## WHAT THE EXERCISE ASKS
Starting at the line that contains "How far was" and continuing through the end of the items, reproduce those lines with "sandy ground" replaced by "gravel ground" and everything else left unchanged.

======== RECORDS FOR THE EXERCISE ========

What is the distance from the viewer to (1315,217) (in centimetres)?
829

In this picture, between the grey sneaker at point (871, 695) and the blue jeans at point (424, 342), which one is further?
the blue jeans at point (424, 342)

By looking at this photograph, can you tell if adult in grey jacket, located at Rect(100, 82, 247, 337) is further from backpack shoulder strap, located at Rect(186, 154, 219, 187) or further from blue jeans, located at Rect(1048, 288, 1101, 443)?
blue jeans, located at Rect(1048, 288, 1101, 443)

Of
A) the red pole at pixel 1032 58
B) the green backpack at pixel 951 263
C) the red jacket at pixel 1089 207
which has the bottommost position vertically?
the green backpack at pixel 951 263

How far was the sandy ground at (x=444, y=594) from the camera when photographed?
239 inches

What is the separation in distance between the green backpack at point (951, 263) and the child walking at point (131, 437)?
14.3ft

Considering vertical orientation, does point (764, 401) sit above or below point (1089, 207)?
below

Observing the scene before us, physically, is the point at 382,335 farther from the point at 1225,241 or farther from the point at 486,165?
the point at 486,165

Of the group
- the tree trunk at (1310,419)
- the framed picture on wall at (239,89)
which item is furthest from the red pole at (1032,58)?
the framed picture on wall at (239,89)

========

## THE RESULT
How far was the gravel ground at (x=444, y=594) from the camera when photographed?
239 inches

What is the separation in distance between the green backpack at point (951, 263) and the child walking at point (131, 437)?
14.3ft

Considering vertical orientation, does point (764, 401) sit above or below point (1089, 207)?
below

Observing the scene before us, physically, is the point at 382,335 farther from the point at 1225,241 or farther from the point at 486,165?
the point at 486,165

Of the group
- the tree trunk at (1310,419)
- the framed picture on wall at (239,89)
which item is furthest from the red pole at (1032,58)?
the framed picture on wall at (239,89)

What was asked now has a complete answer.